André 3000『New Blue Sun』とその客演時代
André 3000がニューアルバムをリリースするという知らせは、あまりにも唐突にやってきた。しかも、ラップを一切せずにフルートにフォーカスした作品だという。ヒップホップの一時代を築きながら、17年ぶりのカムバックがフルートのアルバム、そのチグハグさ加減がなんともAndréらしい。とにかく、ヒップホップと同じくらいにアンビエントやジャズが好きな僕にとって、この作品のリリースは非常に楽しみなものになった。
André 3000がBig BoiとともにOutkastで成し遂げたことは、もはやこの場で語るまでもない。1990年代後半、東西に二分化されたシーンに颯爽と現れた彼らは、ヒップホップにおける既成の枠組みを次々と破壊していった。二人は間違いなく、その後のアトランタ、サザンヒップホップの台頭を語る上で欠かせない存在である。そして、2006年の『Idlewild』のリリースを最後に、Outkast は活動を休止した。その後、Big Boiは4枚のスタジオアルバムを発表する一方で、Andréは音楽産業から距離を置くこととなった。
Outkastの活動休止後も、Andréは客演としてたびたびラップを披露している。Frank Ocean、James Blake、Anderson Paak.など現代のシーンを牽引するアーティストたちとの共演はとくに印象深い。最近参加したKiller Mike「SCIENTISTS & ENGINEERS」では、まだまだラップの腕前が衰えていないことを見せつけている。
しかしその間、彼はほとんど表舞台に姿を見せていない。2014年には一時的にOutkastを再結成しツアーを行い、2018年にはSoundcloudに「Me & My」「Look Ma No Hands」の2曲をアップロードしたが、それ以外には自身の名義で音楽活動を行うこともなかった。フルートを持ったAndréの目撃情報がインスタグラムに投稿されることはあっても、彼自身から何か発表があるわけではなかった。
Andréのいちファンとして、僕は正直その状況に戸惑っていた。時々ソーシャルメディアで見かけるAndréの姿と、客演で素晴らしいバースを聞かせてくれるAndréはどうしても一致しなかったのだ。ラップをやめたわけではないはずだ。だが、ラップを続けるつもりはあるのかもわからない。今後、アルバムをリリースすることはあるのだろうか。それとも、フルートを使ってなにか新しい音楽を聴かせてくれるのだろうか。
そんなくだらない疑問は、『New Blue Sun』というアルバムを聴いて、簡単にどこかへ行ってしまった。

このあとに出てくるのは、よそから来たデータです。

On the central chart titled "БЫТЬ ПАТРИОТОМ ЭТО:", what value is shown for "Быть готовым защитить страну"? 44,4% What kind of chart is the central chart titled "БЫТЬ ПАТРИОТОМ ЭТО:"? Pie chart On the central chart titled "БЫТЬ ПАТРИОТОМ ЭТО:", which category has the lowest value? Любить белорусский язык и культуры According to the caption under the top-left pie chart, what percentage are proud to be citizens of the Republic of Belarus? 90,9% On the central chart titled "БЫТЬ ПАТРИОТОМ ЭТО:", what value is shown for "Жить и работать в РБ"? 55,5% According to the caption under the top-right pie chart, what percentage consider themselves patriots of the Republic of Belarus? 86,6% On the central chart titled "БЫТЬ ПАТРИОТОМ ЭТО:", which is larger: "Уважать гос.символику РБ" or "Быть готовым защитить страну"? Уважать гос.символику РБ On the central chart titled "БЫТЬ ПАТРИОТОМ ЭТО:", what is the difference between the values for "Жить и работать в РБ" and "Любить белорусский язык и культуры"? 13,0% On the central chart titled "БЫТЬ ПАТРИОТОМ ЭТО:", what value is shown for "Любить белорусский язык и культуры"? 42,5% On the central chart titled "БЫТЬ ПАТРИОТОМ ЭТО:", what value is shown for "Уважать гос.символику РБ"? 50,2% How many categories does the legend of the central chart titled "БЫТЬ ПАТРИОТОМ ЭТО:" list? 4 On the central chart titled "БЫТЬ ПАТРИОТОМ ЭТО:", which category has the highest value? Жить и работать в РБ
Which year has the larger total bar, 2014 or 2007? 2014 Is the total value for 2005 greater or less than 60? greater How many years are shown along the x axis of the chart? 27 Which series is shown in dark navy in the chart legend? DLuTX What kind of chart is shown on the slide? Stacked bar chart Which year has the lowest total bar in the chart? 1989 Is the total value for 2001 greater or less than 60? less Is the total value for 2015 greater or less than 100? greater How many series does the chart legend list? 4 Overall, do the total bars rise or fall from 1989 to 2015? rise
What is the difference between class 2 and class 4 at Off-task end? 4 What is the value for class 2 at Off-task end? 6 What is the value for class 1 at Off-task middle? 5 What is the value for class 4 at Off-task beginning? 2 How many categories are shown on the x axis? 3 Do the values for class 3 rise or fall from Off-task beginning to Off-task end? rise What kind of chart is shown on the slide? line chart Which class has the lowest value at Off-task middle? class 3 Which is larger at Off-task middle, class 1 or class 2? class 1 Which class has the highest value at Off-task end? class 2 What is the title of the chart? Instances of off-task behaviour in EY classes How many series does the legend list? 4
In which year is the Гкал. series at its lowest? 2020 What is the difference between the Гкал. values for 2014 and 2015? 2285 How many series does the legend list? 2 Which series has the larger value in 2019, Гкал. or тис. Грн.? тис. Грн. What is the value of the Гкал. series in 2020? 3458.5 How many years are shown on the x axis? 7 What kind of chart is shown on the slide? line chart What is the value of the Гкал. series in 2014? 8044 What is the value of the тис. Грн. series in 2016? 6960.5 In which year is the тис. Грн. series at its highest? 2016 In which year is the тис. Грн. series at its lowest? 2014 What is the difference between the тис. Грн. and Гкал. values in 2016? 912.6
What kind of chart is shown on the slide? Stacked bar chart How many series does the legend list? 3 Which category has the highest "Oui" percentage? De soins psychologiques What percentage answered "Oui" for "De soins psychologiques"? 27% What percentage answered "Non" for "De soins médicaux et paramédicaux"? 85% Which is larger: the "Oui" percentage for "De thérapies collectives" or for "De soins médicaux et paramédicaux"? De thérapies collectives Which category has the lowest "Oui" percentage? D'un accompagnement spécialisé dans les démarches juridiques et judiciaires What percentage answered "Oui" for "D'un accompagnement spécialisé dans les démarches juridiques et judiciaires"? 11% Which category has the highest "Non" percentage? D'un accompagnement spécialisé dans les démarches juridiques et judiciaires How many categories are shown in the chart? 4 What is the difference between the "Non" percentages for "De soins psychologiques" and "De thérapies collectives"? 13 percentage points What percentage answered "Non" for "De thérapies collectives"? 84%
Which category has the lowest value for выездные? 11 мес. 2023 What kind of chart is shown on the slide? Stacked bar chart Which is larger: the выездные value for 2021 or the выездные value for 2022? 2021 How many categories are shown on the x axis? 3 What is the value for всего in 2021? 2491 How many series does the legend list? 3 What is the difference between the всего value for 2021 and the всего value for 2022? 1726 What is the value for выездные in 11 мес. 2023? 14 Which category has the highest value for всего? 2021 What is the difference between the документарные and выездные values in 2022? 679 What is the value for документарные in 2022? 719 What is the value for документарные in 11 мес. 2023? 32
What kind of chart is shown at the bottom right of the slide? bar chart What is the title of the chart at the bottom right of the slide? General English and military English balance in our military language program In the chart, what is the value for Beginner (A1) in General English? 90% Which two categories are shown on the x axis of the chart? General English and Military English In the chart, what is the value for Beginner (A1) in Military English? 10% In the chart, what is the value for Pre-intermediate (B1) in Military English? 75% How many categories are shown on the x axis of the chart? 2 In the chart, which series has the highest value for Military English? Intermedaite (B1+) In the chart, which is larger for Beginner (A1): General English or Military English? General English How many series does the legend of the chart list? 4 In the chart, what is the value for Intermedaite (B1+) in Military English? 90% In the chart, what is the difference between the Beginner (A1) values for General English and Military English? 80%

Andréは何にも捕らわれない一番自由なアーティストだったことを、どうやら僕は忘れてしまっていたようだ。
『New Blue Sun』は、そのサウンドや参加ミュージシャンからいって、LAを中心に発展してきたアンビエントジャズの文脈に位置づけられるだろう。しかし、実際には非常に広い視点でアンビエントミュージックそのものを捉え直している作品だといえる。
現代において、アンビエントという言葉が指し示す範囲はじつに幅広い。ニューエイジと合流し、そのなかで発展してきたアンビエント。Aphex Twinらが開拓した電子音楽としてのアンビエント。サウンドスケープやインスタレーションの中で進化してきたアンビエント。Sam Gendelのように空間音楽としてのアンビエントを色濃く受け継いでいるアーティストもいれば、インディーミュージックのなかに音像として取り込まれたアンビエントも存在する。
もちろん、複雑に入り交じった文脈をこんな簡単に分けてしまえるわけないのだが、現代におけるアンビエントミュージックの多様さは分かってもらえただろう。
『New Blue Sun』では、そのすべてを射程に捉えた上で包括的に再構成する試みが行われている。アンビエントにおける原型的なパッドシンセの上で、Andréのフルートはプリミティブに響く。反復や展開をもたない楽曲もあれば、曖昧なリズムをもって雄大に広がりを見せるものもある。一般的なアンビエント作品の例に漏れず、全体的なテクスチャーには統一感があるものの、楽曲ごとに全く違った試みがなされている。まさに「興味深いのと同じくらい無視できる」アルバムである。
ヒップホップ史に名を残す成功者でありながら、路傍のフルーティストでもあるAndré 3000、彼にしか表現できないものが『New Blue Sun』のなかに、たしかに存在する。ラップかフルートか、ヒップホップかアンビエントか、そんなのAndréからすれば些細な問題に過ぎないのだ。